Why not filling in the form can be a good thing

You like to think you can understand people, work them out. Understand their contribution. But every now and then you meet someone who is difficult to place.

I first heard of James Bowthorpe as he was preparing to attempt a world record for cycling around the world. If I’m right this involved cycling 120 miles a day for just over 150 days, covering 18,000 miles or so.

In some ways attempting a world record involving endurance is not that uncommon. What did interest me though was the extraordinary amount of money that James was attempting to raise to help research into a particular treatment for Parkinson’s Disease. You see while I was aiming to raise £2000 for a pootle around the UK, James was going for £1.5m. Later I realised that he was never going to get near that total, but for him a massive target was worth going for. The £120,000 he eventually raised was 60 times more than my goal. An amazing achievement, never mind the world record.

The second thing that amazed me, I only discovered recently. You see, I understood that by cycling around the world in 174 days, James had broken the record. So I couldn’t understand why I wasn’t seeing his name as the record holder. The truth, I found on his blog the other day. And I’ll leave James to explain in his own words.

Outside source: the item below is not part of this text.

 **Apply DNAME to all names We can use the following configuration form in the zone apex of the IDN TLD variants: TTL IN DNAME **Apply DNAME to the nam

‘In 2009 I cycled around the world in 174 days and 5 hours. I never did finish that Guinness World Record application, even though I’d beaten the existing time by about 20 days. Why? Because, although important to me in terms of a personal challenge, the record wasn’t my main reason for being out there.

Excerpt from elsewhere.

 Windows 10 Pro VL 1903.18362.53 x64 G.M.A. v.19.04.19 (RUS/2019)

Cycling is, for me, an expression of independence and self-reliance. For my ‘round the world ride, it was also an physical expression of how I feel about a Parkinson’s Disease research charity where I’ve either been volunteering or working for the last 4 years. I wanted a big box to stand on to point at what they do, and cycling around the world really fast was the biggest box I could find. When I got back we’d raised £120,000 off the back of it; that’s a lot of money, but it isn’t enough. There were lots of people telling me how I’d done this amazing, difficult thing. All I could think was that it wasn’t as difficult as doing groundbreaking research, on a shoestring budget, for decades’.

So while Chris Hoy no doubt is well worthy of being knighted, the real heroes are perhaps the ones that don’t fill the forms in, the ones who aim for impossible targets and getting part of the way is still way further than most of us will ever get.

Well, he’s off again shortly and aiming to ride 300 miles a day in the RAAM (race across America), a coast to coast endurance race over 3500 miles. And you can see his progress on his website (and sponsor him as well).

I met James briefly in Bristol last year (at John McFaul’s brilliant cycle festival). As you would imagine, he is a lovely bloke, quiet and unassuming (though as I remember he did do a very nice DJ spot after his talk).

So here’s to the ones that don’t fill in the forms, and here’s to the ones that aim for the impossible and sometimes get near to it. I really hope that one day we can say that James was the one who helped towards the big breakthrough in finding a cure for Parkinson’s Disease, and didn’t he do a couple of bike trips on the way?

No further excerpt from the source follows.